Addenda: Feb. 12, 2009

 

Pros and Cons of the Transfusion Service Laboratory being located in an open area of the Core Laboratory

A colleague in South Carolina reports that their core laboratory is in the process of doing "LEAN" renovations. Plans include moving the Blood Bank/Transfusion Service Laboratory to the back of the new Core Laboratory, which will be in an open area with the Core Laboratory. They presently (and always have been) in a "closed" area in the Lab, due to noise levels, distractions, etc. They are a 500-bed facility that services trauma, OB, NICU, open hearts, and reference workups from smaller surrounding hospitals. Of special interest is the fact that their blood bank staff have not been involved as part of the LEAN process. The inquiring South Carolinian would appreciate comments or opinions about the Blood Bank being in an "opened" area.

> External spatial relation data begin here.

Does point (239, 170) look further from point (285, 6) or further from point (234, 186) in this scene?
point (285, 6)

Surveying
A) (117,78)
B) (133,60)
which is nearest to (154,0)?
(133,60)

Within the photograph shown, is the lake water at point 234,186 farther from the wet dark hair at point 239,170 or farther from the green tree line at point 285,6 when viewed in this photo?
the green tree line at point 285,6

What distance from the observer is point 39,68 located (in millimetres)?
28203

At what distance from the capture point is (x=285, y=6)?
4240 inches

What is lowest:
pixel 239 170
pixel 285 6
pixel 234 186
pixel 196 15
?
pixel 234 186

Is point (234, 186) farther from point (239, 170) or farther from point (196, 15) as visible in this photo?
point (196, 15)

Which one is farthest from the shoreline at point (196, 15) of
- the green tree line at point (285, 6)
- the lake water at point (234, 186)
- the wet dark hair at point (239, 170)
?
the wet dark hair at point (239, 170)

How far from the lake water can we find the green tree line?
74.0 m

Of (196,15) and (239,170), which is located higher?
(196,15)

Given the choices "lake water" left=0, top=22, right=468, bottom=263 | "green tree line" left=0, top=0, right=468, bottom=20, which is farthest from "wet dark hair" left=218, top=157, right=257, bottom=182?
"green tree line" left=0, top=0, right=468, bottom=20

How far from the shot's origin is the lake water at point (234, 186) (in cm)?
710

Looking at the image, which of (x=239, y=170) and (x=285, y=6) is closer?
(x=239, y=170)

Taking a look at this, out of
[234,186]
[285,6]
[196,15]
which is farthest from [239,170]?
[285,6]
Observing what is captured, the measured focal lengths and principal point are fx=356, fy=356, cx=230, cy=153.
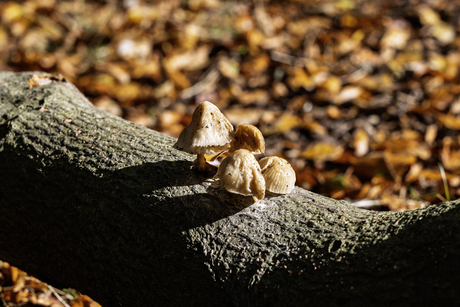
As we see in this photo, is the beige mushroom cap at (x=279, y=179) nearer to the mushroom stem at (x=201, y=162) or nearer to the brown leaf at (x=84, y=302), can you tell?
the mushroom stem at (x=201, y=162)

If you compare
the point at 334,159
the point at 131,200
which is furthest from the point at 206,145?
the point at 334,159

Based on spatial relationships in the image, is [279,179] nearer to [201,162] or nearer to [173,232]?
[201,162]

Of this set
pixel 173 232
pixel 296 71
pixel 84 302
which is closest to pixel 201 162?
pixel 173 232

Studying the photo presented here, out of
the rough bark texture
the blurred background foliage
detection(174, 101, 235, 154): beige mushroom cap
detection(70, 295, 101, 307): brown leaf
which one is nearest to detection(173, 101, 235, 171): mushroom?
detection(174, 101, 235, 154): beige mushroom cap

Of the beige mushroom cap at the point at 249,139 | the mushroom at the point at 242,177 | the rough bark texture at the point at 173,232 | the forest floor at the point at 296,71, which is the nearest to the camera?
the rough bark texture at the point at 173,232

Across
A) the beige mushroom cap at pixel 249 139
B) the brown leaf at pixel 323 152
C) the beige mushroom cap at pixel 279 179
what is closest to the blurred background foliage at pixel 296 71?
the brown leaf at pixel 323 152

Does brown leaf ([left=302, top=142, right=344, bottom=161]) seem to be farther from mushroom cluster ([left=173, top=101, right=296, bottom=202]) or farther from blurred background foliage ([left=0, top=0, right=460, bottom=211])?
mushroom cluster ([left=173, top=101, right=296, bottom=202])

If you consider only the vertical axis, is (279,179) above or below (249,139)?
below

The following comments have been received.

ADDENDA February 12, 2009

  1. A colleague in Kansas reports that his blood bank laboratory was moved into a back corner of their main lab about five years ago with all the usual dire predictions of distractions, including fear of overheating and excessive noise due to the proximity to the refrigerator compressors, etc, etc. To the contrary, in the opinion of the respondent, the redesign has worked out reasonably well, and has made cross-training on '2nd shift' and on '3rd shift' possible with accompanying FTE reductions. Several years ago this same institution moved enough of its Micro staff into the same main lab to do Gram stains and cultures on 2nd shift and 3rd shift. Now staff can see when someone in another department is drowning in work and can move over to help as needed, then go back to their initial assignment when the crisis is over. All ten of the staff on 2nd shift, and all five of the staff on 3rd shift are in the one large room, permitting better overall coverage.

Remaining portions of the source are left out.